• **PROBLEM TO SOLVE**: Rename "limestone block" to "sandstone block" in the lines running from the one that contains "Out of point" through the final line, inclusive, and leave everything else unchanged.

Spatial questions about scenes:
● ● ● ●
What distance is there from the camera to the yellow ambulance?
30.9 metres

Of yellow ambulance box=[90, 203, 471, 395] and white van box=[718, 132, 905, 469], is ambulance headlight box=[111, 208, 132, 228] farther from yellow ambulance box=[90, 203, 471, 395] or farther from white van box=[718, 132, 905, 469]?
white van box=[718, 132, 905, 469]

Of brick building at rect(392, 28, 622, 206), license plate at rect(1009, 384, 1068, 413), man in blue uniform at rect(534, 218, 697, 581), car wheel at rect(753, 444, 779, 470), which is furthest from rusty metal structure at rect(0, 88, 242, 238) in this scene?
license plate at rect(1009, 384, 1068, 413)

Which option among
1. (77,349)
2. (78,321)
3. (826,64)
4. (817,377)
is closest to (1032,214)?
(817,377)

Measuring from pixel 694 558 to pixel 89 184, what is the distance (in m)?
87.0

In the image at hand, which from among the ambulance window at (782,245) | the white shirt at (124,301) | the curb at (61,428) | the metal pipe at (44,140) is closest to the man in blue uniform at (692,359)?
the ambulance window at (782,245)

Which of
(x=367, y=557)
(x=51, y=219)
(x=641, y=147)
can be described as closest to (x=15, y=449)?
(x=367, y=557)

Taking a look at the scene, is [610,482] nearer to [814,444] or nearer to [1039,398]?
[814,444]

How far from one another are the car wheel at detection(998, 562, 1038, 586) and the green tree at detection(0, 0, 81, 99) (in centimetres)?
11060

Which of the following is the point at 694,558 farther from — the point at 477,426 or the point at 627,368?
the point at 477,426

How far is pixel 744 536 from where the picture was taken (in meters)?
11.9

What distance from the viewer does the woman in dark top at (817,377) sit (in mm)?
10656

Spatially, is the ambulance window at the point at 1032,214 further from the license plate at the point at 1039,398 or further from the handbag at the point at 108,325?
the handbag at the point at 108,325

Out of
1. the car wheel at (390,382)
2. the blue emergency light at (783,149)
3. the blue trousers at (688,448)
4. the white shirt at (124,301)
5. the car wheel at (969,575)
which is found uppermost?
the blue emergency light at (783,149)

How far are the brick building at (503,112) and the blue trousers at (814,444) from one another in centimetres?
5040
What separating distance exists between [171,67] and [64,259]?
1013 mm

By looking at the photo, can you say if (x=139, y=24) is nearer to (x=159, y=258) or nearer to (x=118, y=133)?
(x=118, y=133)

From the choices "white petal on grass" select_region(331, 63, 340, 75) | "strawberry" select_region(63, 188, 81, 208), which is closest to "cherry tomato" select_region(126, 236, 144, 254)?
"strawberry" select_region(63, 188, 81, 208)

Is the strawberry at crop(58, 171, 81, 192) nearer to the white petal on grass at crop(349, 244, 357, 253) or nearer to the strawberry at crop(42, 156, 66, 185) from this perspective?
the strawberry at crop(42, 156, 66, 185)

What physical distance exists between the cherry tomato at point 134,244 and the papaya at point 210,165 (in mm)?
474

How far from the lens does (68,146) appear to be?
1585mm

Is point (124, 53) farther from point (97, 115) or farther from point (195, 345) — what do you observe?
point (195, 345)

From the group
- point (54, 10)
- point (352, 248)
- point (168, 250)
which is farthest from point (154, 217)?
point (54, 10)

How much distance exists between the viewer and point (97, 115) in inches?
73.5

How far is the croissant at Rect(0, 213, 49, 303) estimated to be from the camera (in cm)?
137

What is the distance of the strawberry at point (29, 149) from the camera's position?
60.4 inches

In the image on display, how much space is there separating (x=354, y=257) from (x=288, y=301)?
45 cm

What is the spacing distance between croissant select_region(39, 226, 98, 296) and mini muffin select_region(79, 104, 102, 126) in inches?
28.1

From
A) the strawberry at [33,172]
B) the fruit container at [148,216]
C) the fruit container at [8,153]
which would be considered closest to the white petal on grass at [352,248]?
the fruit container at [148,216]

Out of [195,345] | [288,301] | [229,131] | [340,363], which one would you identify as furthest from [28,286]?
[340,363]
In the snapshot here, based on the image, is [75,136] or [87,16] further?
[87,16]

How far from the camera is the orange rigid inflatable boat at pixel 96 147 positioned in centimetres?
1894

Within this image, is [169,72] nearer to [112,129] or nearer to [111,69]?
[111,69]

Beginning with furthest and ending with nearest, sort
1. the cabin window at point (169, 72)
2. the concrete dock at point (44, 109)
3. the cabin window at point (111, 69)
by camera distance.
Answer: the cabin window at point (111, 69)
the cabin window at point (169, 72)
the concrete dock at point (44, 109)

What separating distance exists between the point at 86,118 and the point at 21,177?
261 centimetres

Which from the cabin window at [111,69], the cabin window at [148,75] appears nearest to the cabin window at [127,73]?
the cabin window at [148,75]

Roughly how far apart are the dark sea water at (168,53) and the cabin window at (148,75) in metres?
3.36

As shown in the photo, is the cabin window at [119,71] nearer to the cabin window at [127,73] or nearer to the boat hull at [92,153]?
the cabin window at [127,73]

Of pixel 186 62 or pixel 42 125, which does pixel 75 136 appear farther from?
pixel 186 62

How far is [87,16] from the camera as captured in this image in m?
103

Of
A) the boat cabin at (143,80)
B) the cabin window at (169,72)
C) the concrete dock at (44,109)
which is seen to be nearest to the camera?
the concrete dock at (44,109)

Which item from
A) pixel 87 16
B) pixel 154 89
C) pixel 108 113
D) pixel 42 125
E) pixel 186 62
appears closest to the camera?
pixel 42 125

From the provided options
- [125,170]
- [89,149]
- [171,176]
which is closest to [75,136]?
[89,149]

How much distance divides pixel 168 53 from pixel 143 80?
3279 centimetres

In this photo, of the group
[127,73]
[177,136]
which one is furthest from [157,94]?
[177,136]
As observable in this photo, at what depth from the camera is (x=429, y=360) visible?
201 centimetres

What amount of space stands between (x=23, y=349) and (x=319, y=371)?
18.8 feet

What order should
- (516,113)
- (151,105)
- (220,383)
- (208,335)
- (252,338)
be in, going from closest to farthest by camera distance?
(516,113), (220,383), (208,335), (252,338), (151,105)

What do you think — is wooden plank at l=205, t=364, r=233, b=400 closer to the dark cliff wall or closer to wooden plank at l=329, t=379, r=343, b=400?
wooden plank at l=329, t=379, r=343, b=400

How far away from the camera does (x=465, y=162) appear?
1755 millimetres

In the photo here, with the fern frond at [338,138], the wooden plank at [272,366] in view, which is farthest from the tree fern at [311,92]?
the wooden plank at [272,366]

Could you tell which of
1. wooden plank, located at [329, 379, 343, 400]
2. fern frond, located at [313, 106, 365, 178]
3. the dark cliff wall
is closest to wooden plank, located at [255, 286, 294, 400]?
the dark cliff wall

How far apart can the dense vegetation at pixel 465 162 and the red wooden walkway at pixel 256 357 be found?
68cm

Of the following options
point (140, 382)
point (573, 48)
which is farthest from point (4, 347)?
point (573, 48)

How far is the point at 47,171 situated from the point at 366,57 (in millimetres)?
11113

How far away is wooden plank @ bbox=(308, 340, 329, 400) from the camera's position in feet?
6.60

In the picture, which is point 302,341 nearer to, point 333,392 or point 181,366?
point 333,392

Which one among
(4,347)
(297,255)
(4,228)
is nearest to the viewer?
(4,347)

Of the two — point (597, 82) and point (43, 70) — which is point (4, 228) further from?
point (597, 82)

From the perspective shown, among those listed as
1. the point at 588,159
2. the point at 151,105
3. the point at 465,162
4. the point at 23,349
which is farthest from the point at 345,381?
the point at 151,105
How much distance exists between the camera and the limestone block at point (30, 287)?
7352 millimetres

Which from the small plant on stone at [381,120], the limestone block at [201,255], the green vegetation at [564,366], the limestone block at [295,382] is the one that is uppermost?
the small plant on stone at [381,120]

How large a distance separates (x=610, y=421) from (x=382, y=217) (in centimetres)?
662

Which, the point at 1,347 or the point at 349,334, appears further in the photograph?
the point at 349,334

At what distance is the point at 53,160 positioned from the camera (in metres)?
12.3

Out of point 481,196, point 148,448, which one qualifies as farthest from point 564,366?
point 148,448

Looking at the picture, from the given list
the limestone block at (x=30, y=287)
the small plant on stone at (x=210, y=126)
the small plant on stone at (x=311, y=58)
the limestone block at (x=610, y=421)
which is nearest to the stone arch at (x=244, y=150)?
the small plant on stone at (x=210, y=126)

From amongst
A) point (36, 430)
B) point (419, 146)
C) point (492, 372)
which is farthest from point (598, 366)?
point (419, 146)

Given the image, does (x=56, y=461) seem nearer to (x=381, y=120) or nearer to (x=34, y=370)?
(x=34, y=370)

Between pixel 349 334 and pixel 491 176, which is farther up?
● ● ● ●
• **SOLUTION TO THIS EXERCISE**:
Out of point 481,196, point 148,448, which one qualifies as farthest from point 564,366?
point 148,448

Looking at the picture, from the given list
the sandstone block at (x=30, y=287)
the small plant on stone at (x=210, y=126)
the small plant on stone at (x=311, y=58)
the sandstone block at (x=610, y=421)
which is nearest to the stone arch at (x=244, y=150)?
the small plant on stone at (x=210, y=126)

From amongst
A) point (36, 430)
B) point (419, 146)
C) point (492, 372)
which is farthest from point (598, 366)?
point (419, 146)

Given the image, does (x=56, y=461) seem nearer to (x=381, y=120) or nearer to (x=34, y=370)?
(x=34, y=370)

Between pixel 349 334 and pixel 491 176, which is farther up?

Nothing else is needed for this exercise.